- DVD Cover
- Directed by: N. Seetaram
- Written by: N. Seetaram
- Produced by: D. Ramanaidu
- Starring: Aryan Rajesh; Sridevi;
- Cinematography: Sarath
- Edited by: K. V. Krishna Reddy
- Music by: M. M. Srilekha
- Production company: Sri Suresh Productions
- Release date: 1 July 2005;
- Country: India
- Language: Telugu
- Budget: ₹1.25 crore

= Nireekshana (2005 film) =

Nireekshana is a 2005 Indian Telugu-language action drama film directed by N Seetaram and starring Aryan Rajesh and Sridevi.

== Plot ==
The film follows a man (Ravindra) who is in desperate need in money and happens to see a woman (Anu).

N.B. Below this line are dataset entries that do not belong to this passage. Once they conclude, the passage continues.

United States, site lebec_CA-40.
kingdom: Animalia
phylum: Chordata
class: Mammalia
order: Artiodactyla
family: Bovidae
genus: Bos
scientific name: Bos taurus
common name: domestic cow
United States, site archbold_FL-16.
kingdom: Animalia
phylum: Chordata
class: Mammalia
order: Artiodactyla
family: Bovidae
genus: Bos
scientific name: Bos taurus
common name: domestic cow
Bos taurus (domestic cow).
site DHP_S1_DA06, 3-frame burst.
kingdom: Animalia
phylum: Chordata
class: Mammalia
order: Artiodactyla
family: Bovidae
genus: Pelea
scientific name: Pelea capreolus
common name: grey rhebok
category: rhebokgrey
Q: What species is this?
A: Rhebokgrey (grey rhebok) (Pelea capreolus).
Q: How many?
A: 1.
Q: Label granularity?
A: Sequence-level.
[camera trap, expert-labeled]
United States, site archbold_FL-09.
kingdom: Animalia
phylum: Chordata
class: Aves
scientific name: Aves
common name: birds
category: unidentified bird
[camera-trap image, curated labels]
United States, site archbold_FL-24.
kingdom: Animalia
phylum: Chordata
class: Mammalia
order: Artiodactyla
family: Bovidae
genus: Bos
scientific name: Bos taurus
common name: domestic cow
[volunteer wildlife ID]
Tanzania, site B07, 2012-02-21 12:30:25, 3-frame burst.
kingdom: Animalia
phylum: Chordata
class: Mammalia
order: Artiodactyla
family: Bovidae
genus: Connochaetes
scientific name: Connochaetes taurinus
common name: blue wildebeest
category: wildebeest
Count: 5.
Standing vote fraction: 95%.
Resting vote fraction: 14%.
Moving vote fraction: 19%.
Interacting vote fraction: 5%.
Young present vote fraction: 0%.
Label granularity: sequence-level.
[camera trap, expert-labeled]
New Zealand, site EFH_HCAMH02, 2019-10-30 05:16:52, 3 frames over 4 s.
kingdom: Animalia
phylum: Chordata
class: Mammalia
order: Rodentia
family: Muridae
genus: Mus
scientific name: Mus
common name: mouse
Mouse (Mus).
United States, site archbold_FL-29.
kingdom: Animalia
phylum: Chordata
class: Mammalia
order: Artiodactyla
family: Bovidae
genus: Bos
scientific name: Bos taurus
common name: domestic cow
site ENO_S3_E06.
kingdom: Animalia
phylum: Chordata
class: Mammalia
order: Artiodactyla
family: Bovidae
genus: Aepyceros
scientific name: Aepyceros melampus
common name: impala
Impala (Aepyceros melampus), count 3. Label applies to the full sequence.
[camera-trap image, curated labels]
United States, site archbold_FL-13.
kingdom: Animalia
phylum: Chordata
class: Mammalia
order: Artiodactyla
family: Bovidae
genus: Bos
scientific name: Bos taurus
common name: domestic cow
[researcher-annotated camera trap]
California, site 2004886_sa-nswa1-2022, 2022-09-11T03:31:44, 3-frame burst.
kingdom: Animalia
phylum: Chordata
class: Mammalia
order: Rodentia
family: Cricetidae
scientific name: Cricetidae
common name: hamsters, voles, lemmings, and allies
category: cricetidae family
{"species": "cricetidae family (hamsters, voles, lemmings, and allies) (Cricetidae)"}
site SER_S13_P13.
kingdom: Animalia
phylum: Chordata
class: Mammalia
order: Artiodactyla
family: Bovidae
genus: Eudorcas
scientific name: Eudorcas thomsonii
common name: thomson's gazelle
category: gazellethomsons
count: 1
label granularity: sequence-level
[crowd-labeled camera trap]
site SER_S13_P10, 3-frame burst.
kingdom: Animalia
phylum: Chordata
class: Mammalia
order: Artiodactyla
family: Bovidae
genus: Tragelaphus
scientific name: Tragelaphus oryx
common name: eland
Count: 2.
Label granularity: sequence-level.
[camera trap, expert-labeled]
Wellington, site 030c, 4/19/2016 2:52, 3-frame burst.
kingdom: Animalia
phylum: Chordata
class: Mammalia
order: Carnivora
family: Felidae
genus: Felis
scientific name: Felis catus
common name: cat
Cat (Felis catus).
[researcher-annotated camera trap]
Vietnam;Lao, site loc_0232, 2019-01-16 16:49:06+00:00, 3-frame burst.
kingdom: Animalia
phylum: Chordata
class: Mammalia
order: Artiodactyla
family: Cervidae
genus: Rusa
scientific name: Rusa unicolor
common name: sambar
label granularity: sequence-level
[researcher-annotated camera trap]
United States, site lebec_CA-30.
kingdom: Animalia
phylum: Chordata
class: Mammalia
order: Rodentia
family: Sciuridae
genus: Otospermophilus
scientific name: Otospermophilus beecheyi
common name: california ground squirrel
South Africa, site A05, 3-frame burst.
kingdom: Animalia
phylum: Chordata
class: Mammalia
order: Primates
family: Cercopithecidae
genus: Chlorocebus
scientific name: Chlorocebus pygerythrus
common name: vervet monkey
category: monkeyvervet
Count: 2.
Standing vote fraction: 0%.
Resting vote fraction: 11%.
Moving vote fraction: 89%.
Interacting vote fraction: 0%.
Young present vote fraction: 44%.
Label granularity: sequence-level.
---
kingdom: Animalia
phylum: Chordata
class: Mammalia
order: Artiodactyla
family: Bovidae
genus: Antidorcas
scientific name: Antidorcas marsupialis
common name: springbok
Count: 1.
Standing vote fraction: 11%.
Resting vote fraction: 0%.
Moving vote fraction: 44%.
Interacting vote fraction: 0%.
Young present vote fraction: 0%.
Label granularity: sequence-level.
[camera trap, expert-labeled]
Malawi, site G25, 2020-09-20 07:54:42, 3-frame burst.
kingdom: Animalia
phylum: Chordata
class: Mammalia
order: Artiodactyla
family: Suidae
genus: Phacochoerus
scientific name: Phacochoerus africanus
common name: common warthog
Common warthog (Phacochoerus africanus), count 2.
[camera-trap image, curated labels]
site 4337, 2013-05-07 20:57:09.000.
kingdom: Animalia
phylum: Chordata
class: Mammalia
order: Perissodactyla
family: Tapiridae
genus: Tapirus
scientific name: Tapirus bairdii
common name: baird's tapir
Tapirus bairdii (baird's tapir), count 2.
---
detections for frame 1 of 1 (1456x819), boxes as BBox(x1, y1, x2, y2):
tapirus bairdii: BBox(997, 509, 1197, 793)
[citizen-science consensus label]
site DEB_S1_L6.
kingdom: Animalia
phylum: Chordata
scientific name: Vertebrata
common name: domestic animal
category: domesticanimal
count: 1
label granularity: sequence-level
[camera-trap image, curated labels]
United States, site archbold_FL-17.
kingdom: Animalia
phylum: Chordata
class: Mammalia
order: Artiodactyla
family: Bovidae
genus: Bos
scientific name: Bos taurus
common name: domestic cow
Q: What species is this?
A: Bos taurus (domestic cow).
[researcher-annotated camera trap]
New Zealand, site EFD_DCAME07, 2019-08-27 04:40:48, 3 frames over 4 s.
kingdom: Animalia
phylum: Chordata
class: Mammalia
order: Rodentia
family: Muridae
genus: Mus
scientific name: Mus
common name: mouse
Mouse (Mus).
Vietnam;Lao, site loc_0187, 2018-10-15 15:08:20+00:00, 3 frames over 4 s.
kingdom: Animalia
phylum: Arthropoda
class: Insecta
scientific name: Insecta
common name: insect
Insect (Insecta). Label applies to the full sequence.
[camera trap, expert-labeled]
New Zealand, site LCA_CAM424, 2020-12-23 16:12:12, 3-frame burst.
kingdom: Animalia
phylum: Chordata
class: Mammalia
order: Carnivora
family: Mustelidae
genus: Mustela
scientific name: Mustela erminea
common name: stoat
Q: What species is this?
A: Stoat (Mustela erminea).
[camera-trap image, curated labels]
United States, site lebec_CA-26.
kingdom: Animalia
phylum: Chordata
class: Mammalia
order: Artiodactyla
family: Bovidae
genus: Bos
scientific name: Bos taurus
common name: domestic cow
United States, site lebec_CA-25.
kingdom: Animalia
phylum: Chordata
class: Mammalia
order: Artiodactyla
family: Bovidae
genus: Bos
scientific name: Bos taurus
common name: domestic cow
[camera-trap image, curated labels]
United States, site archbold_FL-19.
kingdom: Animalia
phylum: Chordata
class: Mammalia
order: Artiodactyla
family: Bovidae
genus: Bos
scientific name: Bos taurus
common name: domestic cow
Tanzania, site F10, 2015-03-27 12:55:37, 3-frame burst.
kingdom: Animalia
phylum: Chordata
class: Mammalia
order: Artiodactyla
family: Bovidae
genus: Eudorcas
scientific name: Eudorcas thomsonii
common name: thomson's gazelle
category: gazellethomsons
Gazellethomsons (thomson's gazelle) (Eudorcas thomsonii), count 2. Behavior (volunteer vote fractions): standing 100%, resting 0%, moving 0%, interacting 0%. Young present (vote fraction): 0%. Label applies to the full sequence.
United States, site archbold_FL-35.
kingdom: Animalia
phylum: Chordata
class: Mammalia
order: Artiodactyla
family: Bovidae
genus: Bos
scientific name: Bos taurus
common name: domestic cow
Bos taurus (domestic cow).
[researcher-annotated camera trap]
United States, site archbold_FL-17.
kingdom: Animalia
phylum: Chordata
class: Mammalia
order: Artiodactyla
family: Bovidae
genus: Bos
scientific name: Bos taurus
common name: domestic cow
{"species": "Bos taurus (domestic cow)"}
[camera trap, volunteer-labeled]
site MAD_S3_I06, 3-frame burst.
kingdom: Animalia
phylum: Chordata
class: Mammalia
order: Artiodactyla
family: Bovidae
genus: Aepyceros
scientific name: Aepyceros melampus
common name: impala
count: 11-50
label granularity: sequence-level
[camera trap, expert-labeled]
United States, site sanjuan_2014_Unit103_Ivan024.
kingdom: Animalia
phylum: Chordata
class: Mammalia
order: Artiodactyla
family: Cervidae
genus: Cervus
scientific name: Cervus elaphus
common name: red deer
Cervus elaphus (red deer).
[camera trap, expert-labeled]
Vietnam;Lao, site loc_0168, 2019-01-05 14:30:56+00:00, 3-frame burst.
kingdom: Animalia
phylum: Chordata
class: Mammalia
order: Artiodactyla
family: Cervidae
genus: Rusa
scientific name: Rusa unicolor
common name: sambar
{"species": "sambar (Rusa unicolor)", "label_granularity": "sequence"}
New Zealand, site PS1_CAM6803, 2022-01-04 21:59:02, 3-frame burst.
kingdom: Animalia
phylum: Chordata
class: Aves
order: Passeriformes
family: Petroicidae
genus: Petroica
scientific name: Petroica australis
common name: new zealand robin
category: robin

Later, he learns that the woman is worth a large sum of money and is locked up in a farmhouse. How he saves her forms the rest of the story.

== Cast ==

- Aryan Rajesh as Ravindra
- Sridevi as Anu
- Nagendra Babu
- Rama Prabha
- M. S. Narayana
- Tanikella Bharani
- Dharmavarapu Subramanyam
- Satyam Rajesh as Ravindra's friend
- Ali
- Banerjee
- Surya
- Gundu Hanumantha Rao
- Gautham Raju
- Siva Reddy
- Jyothy
- Anant
- Bandla Ganesh
- Rambabu
- Ravi Varma
- Narsing Yadav
- Kalpana
- Archana Rai
- Babu Mohan

== Production ==
The shooting for the film began on 16 March 2005 and as of May 2005, the talkie portion of the film was completed. A few songs were shot in Kuala Lumpur.

== Soundtrack ==
The music was composed by M. M. Srilekha. The audio release function was held on 9 June 2005 with K. Raghavendra Rao, G Adiseshagiri Rao, M. S. Raju, Paruchuri Venkateswara Rao and D Suresh Babu attending as guests.

==Reception==
Jeevi of Idlebrain.com wrote that "Nireekshana - D Rama Naidu's film after a long gap - disappoints". B. Anuradha of Rediff.com opined that "Nireekshana is definitely a film to avoid". A critic from Sify stated that "Nireekshana is one of those films you wished you never saw!" Himabindu Chatta of Full Hyderabad said that "The movie is a remix of an assortment of older, better films, but even the flimsy cut-and-paste-job could have been much more refined".